__Bagian Latihan__.
1. Salin bagian teks tentang disrupsi di bawah, mulai dari "Perubahan adalah sebuah" hingga "kebesaran Sang Khalik.", termasuk kedua batas tersebut.
2. Menurut teks tentang disrupsi di bawah, apa saja empat turbin penggerak perubahan saat ini?

__Kutipan Dokumen__.
++++++++++++++++++++
Oleh: Ade Zaenudin
“It is not the strongest species that survive, nor the most intelligent, but the ones who are most responsive to change” (Charles Darwin)
Perubahan adalah sebuah keniscayaan, dia menjadi proses alamiah yang tidak mungkin di-nafi-kan, menjadi penanda kebermakhlukan, sekaligus penanda kebesaran Sang Khalik.
Saat ini, setidaknya ada empat turbin penggerak perubahan, revolusi industri, globalisasi, perubahan iklim dan yang paling fenomenal adalah pandemi Covid-19. Efek perubahannya dahsyat merambah ke seluruh aspek kehidupan, baik sosial, ekonomi, budaya, termasuk dunia pendidikan.
Perubahan dahsyat itu kemudian kita istilahkan dengan kata disrupsi, perubahan yang sangat substantif dan fundamental.
Salah satu penanda disrupsi dalam perspektif pendidikan adalah hadirnya pembelajaran berbasis virtual digital, segenap pendidik dan tenaga kependidikan dipaksa masuk pada sebuah kebiasaan dan zaman baru di mana zaman tersebut awalnya diprediksi akan hadir beberapa puluh tahun yang akan datang. Semua berjibaku menghadapi tantangan baru, termasuk orang tua siswa di dalamnya yang merasakan suasana pendidikan yang tidak diduga sebelumnya.
Perguruan Tinggi sebagai penyedia sumber daya manusia tentu punya tantangan baru sebagai efek disrupsi ini, mereka harus semakin responsif terhadap segala perubahan yang begitu cepat.
Jurusan Pendidikan Agama Islam UIN Sunan Gunung Djati Bandung bahkan secara eksplisit menyampaikan profil lulusannya yaitu sebagai pendidik PAI pada sekolah/madrasah dan luar sekolah yang memiliki kemampuan profesional, berdaya saing serta mampu merespon perkembangan zaman. Profil tersebut tentu memperkuat apa yang disampaikan Charles Darwin bahwa manusia yang survive di masa depan tidak ditentukan karena kekuatan dan kepintarannya tapi karena kemampuan beradaptasi dengan perubahan.
++++++++++++++++++++
__Isi Dataset__.
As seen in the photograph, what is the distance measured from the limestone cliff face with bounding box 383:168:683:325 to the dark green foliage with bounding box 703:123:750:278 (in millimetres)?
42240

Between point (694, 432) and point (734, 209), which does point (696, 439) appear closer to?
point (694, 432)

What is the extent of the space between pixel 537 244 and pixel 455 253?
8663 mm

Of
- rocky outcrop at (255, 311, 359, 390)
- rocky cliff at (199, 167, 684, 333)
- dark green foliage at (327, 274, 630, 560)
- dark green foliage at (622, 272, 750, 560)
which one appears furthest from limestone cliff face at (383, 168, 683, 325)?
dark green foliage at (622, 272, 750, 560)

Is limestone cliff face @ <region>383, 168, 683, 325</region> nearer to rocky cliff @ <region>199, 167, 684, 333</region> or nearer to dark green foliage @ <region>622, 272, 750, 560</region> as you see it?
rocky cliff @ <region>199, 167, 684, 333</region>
++++++++++++++++++++
__Jawaban Latihan__.
1.
Perubahan adalah sebuah keniscayaan, dia menjadi proses alamiah yang tidak mungkin di-nafi-kan, menjadi penanda kebermakhlukan, sekaligus penanda kebesaran Sang Khalik.

2. Revolusi industri, globalisasi, perubahan iklim, dan pandemi Covid-19.